Menurut penulis yang juga merupakan ketua dari Yayasan Kombet, pemain Kombet merupakan kolaborasi para aktor teater modern dengan aktor seni tradisi Betawi, yaitu lenong dan topeng Betawi. Tak hanya komposisi pemainnya, penulis juga mencoba memasukkan unsur-unsur modern ke dalam struktur lenong.
Struktur lenong yang meliputi seni musik, seni sastra, dan teater serta seni bela diri, tari, dan lainnya terus diupayakan supaya sesuaidengan kebutuhan zaman. Poin penting yang dipegang penulis yaitu perimbangan antara kebutuhan beradaptasi dan kebutuhan untuk menjaga identitas tradisi. Hal ini dimaksudkan agar Kombet tetap berada dalam identitas kultural Betawi.
Rekacipta gambang rancag
Pada Kombet, proses rekacipta dilakukan pada gambang rancag. Gambang rancag terdiri atas dua unsur, yaitu gambang dan rancag.
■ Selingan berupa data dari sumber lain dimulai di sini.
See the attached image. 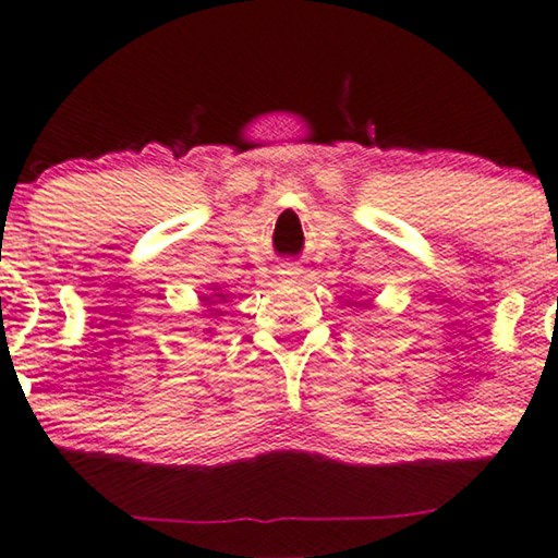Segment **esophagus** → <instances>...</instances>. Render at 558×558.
Listing matches in <instances>:
<instances>
[{
    "label": "esophagus",
    "mask_w": 558,
    "mask_h": 558,
    "mask_svg": "<svg viewBox=\"0 0 558 558\" xmlns=\"http://www.w3.org/2000/svg\"><path fill=\"white\" fill-rule=\"evenodd\" d=\"M299 266L296 264H292V262H287V264H281L279 269H277V274H279V279H284V281H292V279H296L299 277Z\"/></svg>",
    "instance_id": "34e87169"
}]
</instances>
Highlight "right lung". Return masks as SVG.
<instances>
[{
    "mask_svg": "<svg viewBox=\"0 0 558 558\" xmlns=\"http://www.w3.org/2000/svg\"><path fill=\"white\" fill-rule=\"evenodd\" d=\"M216 296H223V294H216Z\"/></svg>",
    "mask_w": 558,
    "mask_h": 558,
    "instance_id": "1",
    "label": "right lung"
}]
</instances>
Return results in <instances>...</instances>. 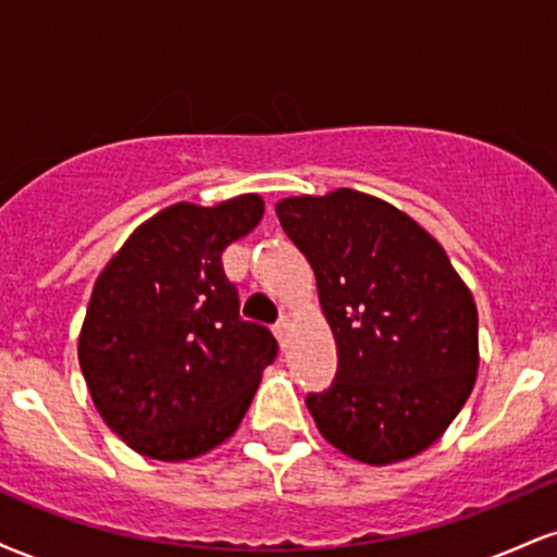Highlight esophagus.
Returning a JSON list of instances; mask_svg holds the SVG:
<instances>
[{
	"instance_id": "34e87169",
	"label": "esophagus",
	"mask_w": 557,
	"mask_h": 557,
	"mask_svg": "<svg viewBox=\"0 0 557 557\" xmlns=\"http://www.w3.org/2000/svg\"><path fill=\"white\" fill-rule=\"evenodd\" d=\"M287 330H290V317L287 314H283L277 319V324H274V335H277V341L283 343L285 341V335H287Z\"/></svg>"
}]
</instances>
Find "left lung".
Wrapping results in <instances>:
<instances>
[{
    "label": "left lung",
    "mask_w": 557,
    "mask_h": 557,
    "mask_svg": "<svg viewBox=\"0 0 557 557\" xmlns=\"http://www.w3.org/2000/svg\"><path fill=\"white\" fill-rule=\"evenodd\" d=\"M274 209L314 267L337 345L332 385L306 395L322 437L372 466L426 450L476 382L471 290L443 246L382 198L337 188Z\"/></svg>",
    "instance_id": "left-lung-1"
}]
</instances>
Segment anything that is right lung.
I'll return each instance as SVG.
<instances>
[{
	"label": "right lung",
	"instance_id": "1",
	"mask_svg": "<svg viewBox=\"0 0 557 557\" xmlns=\"http://www.w3.org/2000/svg\"><path fill=\"white\" fill-rule=\"evenodd\" d=\"M264 201L172 203L123 243L94 283L78 361L96 411L154 461L203 456L238 430L277 341L240 319L222 251Z\"/></svg>",
	"mask_w": 557,
	"mask_h": 557
}]
</instances>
Gambang berarti musik pengiring, sedangkan rancag adalah cerita yang dibawakan. Gambang rancag dipentaskan dengan nyanyian tentang cerita rakyat Betawi dalam bentuk pantun berkait.
Beberapa lakon yang dibawakan oleh gambang rancag umumnya berupa lakon jago, seperti Si Pitung, Si Jampang atau Si Angkri. Lakon-lakon tersebut dihadirkan dalam bentuk pantun berkait. Lakon jago yang digubah menjadi pantun berkait dinyanyikan oleh dua orang bergantian sambil berbalas pantun.
Pementasan gambang rancag tidak hanya berfungsi sebagai sarana hiburan bagi pelaku dan penonton, tetapijuga menjadi sarana protes dan kritik sosial. Misalnya, cerita Si Pitung yang merampok orang kaya yang rakus dan tuan tanah yang kejam merupakan sindiran tidak langsung supaya orang kaya tidak berbuat sewenang-wenang.
Pelestarian lenong tidak hanya berkutat pada adaptasi strukturnya. Derasnya modernisasi membutuhkan penggalian lebih dalam proses kreatif lenong, khususnya pengembangan ide dan gagasan cerita yang sesuai dengan kondisi masyarakat. Dengan demikian, lenong mampu bertahan dan berkembang di tengah perubahan zaman.